Zmiany w składce zdrowotnej w 2026 r. są coraz bardziej prawdopodobne – chociaż jednocześnie projekt ustawy zniknął z obrad Sejmu. Co do zasady będą to zmiany korzystne dla przedsiębiorców, jednak warto też pamiętać o innych kwestiach. Mowa o braku możliwości odliczania składki zdrowotnej od podatku.
Co dalej ze zmianami w składce zdrowotnej? Zwrot akcji
Kiedy już wydawało się, że rządzący znacząco przyspieszą prace nad zmianami w składce zdrowotnej (niedawno informowaliśmy o tym, że sejmowa Komisja Finansów oraz Komisja Zdrowia przyjęły sprawozdanie podkomisji nadzwyczajnej ws. projektu ustawy obniżającej składkę zdrowotną dla przedsiębiorców). Projekt ustawy miał trafić pod obrady plenarne Sejmu, jednak ostatecznie projekt zniknął z porządku obrad Sejmu – i nie wiadomo, kiedy wróci. Problem polega na tym, że Lewica nie chce poprzeć zmian (ze względu na niekorzystny wpływ nowych przepisów na budżet NFZ), to natomiast oznacza, że potrzebne są głosy Konfederacji. Ta natomiast zaczęła stawiać dodatkowe warunki – mowa o objęciu niską ryczałtową składką zdrowotną ryczałtowców (w domyśle – niższą niż teraz).

Dostarczone rekordy
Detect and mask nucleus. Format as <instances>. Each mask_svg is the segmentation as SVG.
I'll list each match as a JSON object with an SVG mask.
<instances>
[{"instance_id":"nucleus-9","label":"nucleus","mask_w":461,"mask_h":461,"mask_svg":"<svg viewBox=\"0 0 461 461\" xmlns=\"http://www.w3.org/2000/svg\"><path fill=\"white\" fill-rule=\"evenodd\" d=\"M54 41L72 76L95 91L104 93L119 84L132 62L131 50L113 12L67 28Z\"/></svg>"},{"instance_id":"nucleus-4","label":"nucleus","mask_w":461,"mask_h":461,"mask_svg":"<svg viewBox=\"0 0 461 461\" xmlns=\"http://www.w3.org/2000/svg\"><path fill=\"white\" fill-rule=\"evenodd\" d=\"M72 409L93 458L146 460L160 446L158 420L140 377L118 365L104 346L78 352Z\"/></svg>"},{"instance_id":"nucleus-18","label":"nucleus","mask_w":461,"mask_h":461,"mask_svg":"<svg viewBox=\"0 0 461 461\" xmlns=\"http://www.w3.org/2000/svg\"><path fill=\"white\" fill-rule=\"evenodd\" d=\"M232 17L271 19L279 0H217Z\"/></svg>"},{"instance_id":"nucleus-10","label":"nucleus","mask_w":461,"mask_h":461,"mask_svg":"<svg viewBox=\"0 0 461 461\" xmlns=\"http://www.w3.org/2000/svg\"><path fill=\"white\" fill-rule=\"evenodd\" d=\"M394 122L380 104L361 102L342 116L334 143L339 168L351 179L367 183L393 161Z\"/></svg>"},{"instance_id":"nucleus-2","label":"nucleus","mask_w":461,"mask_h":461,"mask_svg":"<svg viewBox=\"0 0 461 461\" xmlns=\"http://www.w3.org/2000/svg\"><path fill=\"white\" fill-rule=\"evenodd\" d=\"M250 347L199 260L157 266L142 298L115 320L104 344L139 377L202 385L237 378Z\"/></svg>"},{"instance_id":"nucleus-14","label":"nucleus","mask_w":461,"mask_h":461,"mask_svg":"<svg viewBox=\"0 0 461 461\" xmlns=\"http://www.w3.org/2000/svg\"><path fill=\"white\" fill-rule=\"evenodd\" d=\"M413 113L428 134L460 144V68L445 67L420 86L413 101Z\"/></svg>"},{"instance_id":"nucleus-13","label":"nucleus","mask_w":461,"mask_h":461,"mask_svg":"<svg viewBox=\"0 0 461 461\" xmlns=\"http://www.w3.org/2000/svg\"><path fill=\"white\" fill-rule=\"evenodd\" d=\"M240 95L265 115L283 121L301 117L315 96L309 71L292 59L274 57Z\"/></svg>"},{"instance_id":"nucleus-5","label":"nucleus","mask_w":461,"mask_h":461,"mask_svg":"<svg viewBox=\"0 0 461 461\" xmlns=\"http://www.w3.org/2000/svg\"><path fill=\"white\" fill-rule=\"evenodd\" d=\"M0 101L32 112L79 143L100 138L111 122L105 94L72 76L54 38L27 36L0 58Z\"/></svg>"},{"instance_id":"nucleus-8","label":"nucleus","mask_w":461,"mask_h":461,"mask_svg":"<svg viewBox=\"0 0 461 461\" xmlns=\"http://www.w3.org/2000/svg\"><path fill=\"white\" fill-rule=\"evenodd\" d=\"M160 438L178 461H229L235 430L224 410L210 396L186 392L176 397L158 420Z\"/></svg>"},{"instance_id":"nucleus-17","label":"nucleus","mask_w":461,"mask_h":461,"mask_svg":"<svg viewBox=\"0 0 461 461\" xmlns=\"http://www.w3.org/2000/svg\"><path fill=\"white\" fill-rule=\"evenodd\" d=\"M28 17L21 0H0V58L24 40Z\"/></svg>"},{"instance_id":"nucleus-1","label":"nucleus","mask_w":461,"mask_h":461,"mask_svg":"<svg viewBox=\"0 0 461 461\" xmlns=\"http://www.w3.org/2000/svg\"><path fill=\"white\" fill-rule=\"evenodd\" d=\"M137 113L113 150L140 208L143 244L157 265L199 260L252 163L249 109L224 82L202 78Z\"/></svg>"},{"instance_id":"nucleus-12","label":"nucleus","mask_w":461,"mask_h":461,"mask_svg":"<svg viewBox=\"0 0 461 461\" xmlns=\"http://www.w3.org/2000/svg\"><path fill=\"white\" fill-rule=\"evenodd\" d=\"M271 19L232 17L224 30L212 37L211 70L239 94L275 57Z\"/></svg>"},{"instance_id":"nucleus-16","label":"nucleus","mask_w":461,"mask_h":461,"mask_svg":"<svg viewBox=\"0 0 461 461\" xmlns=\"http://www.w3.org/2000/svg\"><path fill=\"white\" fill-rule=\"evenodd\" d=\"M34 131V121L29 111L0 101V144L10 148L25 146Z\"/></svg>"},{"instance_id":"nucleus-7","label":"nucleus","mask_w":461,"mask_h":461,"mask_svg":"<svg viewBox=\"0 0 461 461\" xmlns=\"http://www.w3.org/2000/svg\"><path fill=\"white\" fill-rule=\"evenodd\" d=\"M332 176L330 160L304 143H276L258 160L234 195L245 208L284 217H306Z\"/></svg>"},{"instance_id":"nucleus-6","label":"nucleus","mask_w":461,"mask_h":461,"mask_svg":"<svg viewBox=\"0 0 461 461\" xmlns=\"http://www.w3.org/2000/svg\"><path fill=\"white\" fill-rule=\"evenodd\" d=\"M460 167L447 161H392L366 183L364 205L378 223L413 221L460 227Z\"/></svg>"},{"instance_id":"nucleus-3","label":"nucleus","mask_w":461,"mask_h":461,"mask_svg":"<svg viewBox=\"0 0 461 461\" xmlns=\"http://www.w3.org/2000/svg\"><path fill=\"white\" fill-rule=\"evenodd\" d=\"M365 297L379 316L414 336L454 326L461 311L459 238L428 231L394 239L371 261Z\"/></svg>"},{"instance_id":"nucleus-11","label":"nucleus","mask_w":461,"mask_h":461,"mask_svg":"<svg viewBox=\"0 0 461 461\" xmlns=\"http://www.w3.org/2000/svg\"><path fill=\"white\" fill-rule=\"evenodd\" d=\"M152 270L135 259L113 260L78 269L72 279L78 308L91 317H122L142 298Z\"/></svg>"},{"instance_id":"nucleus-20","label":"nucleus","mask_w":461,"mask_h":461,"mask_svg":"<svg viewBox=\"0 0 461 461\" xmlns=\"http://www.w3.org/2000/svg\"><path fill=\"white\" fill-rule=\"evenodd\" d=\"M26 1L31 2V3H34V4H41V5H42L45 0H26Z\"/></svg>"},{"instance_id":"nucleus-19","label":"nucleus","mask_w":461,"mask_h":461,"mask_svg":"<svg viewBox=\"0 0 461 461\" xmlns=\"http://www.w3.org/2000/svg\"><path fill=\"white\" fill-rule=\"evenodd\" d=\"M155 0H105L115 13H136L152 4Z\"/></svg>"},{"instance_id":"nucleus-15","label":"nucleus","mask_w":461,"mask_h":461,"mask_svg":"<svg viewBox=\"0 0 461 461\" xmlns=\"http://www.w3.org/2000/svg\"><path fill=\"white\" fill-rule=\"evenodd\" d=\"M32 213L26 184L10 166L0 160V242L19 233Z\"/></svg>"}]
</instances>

Polecenie 1
Dlaczego według tekstu o składce zdrowotnej Lewica nie chce poprzeć zmian?
Polecenie 2
Przepisz dokładnie fragment tekstu o składce zdrowotnej od słów „Co dalej ze” do słów „niższą niż teraz).”, z nimi włącznie.
Rekordy nie są tu do niczego potrzebne.

Wynik ćwiczenia 1
Ze względu na niekorzystny wpływ nowych przepisów na budżet NFZ.

Wynik ćwiczenia 2
Co dalej ze zmianami w składce zdrowotnej? Zwrot akcji
Kiedy już wydawało się, że rządzący znacząco przyspieszą prace nad zmianami w składce zdrowotnej (niedawno informowaliśmy o tym, że sejmowa Komisja Finansów oraz Komisja Zdrowia przyjęły sprawozdanie podkomisji nadzwyczajnej ws. projektu ustawy obniżającej składkę zdrowotną dla przedsiębiorców). Projekt ustawy miał trafić pod obrady plenarne Sejmu, jednak ostatecznie projekt zniknął z porządku obrad Sejmu – i nie wiadomo, kiedy wróci. Problem polega na tym, że Lewica nie chce poprzeć zmian (ze względu na niekorzystny wpływ nowych przepisów na budżet NFZ), to natomiast oznacza, że potrzebne są głosy Konfederacji. Ta natomiast zaczęła stawiać dodatkowe warunki – mowa o objęciu niską ryczałtową składką zdrowotną ryczałtowców (w domyśle – niższą niż teraz).